PASSAGE TO READ section start
Ravi ki duniya

Ravi ki duniya

Wednesday, December 3, 2025

satire: Bathed With My Soap? Face arrest!

 

 

I had always heard that women can be a hugely sensitive about their cosmetic/beauty products, but someone could be so possessive about her bathing soap that when her own husband bathed with her soap, she actually called the police—this I discovered only after reading a recent newspaper report.

 

But then, think about it! The poor wife combs through half the city to find the newest, most glamorous beauty soap—the one that smells like a bouquet of roses, the one the movie stars use, the one whose price alone could disturb your monthly budget. And this soap barely lasts five days as it is. Now if the husband, who is hardly aware of  the protocol of using such expensive soaps and makes mess of whatever toiletries he has, also starts bathing with it, forget days—how many rounds will it last? Bathing soap is a deeply private asset; practically an inseparable part of your body if not, soul. Once the husband lays his hands on it, she’ll either have to throw it away or just hand it over to him permanently. For all you know, the soap might be imported, or gifted by a friend who just came back from some exotic country. You can’t just bathe with anyone’s soap. There is great danger for your dermis in this practice.

 

I even remember a man proudly boasting at work that his wife and Hema Malini have a lot in common. His friends asked, “Oh, really? How come?” The man replied, “Both bathe with Lux soap.”

 

Anyway, the police must have given the poor husband a good, thorough ‘wash’. So thorough that he must now tremble at the very mention of the word ‘bath’. Maybe he’ll take a vow to bathe soap-free for rest of his life.    

 

In our childhood, the entire household bathed with one single Lifebuoy bar. And to top it off, there was just one towel for one family. Now that we can afford better, everyone has their own soap/soaps our own individual towel/towels and even own bathroom. Once, when a group of us friends visited someone’s house, the LOH (Lady of the house) went a step further—she offered us the used toothbrushes of her family! “Here, use these!” she said. I stared at the toothbrush, then at the hostess, preferring to do it without toothbrush. 

 

Earlier, we lent shirts and pants to our younger brothers without a second thought. They returned them without a second thought as well. Sharing a cot between two people was absolutely normal. Today, forget the cot—most people can’t tolerate the presence of another human being in their bedroom. In Mumbai, a teenager, once murdered his grandmother just because his room was assigned to her to sleep, whenever she visited Mumbai (from her village) The teenager cribbed “What about my privacy?”. This new disease called ‘Privacy’ and ‘My Space’ seems to have spread quite a bit.
PASSAGE TO READ section end
= EXERCISE SET =
A - Repeat the soap satire word for word, everything from "I even remember" down to "of his life.".
B - Continue the soap satire with new writing that picks up right after its final sentence.
You won't need the listing that comes next.
RECORD SET section start
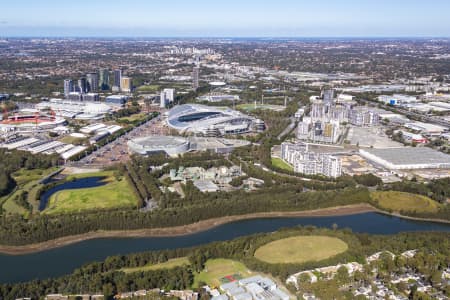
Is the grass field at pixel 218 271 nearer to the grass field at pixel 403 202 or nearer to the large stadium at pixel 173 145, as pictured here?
the grass field at pixel 403 202

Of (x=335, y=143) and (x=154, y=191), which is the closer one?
(x=154, y=191)

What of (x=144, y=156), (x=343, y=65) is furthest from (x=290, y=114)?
(x=343, y=65)

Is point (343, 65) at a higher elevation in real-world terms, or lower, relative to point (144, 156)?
higher

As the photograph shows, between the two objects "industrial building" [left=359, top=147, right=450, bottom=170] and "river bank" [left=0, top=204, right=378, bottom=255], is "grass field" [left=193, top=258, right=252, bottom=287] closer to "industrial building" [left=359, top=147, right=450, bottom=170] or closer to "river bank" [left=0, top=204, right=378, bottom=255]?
"river bank" [left=0, top=204, right=378, bottom=255]

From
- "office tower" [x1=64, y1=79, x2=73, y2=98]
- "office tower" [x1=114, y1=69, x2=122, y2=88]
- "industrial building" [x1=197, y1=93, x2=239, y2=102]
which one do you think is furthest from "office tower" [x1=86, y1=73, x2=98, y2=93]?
"industrial building" [x1=197, y1=93, x2=239, y2=102]

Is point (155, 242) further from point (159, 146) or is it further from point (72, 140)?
point (72, 140)

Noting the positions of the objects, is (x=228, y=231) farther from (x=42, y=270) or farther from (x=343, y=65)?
RECORD SET section end
= ANSWERS IN ORDER =
A -
I even remember a man proudly boasting at work that his wife and Hema Malini have a lot in common. His friends asked, “Oh, really? How come?” The man replied, “Both bathe with Lux soap.”

 

Anyway, the police must have given the poor husband a good, thorough ‘wash’. So thorough that he must now tremble at the very mention of the word ‘bath’. Maybe he’ll take a vow to bathe soap-free for rest of his life.

B -
 

But the real question is—why did the wife call the police? Perhaps the husband was a habitual offender. Perhaps she finally decided enough was enough and it was time to teach him a lesson. Think about it—at one end of the spectrum are celebrities who reportedly shared even their toothbrush; at the other end is this poor chap who merely bathed with her soap and got arrested. Who knows how far the police took it—did they detain him? Put him in lock-up? How many days of remand? Was it a Police remand or judicial remand. After a few rounds of third-degree interrogation, he must have confessed every crime he ever committed, including the ones he didn’t. By now, forget her soap—he must have sworn off bathing altogether. Maybe they even took him away in handcuffs. A lucky man, honestly—he escaped after paying some fine and arranging a few bars of soap as compensation. Had bhabhi ji wanted, she could have gotten far more creative: hired someone, ordered cement and a blue plastic drum, or taken him on a final ‘trip’ to Shillong hillock/gorge.

 

Here is the final lesson:

 

Bathing with soap is hazardous—not to health, no, no—not to health, but to the very life itself. Haven’t you heard? Soap causes skin dryness. If you want to live, stop bathing with soap. You’re a lion—why should a lion need a soap bar? How can a lion go around the police station just because of a tiny bar of rose-scented soap? It simply does not augur well for lion of a man that is you.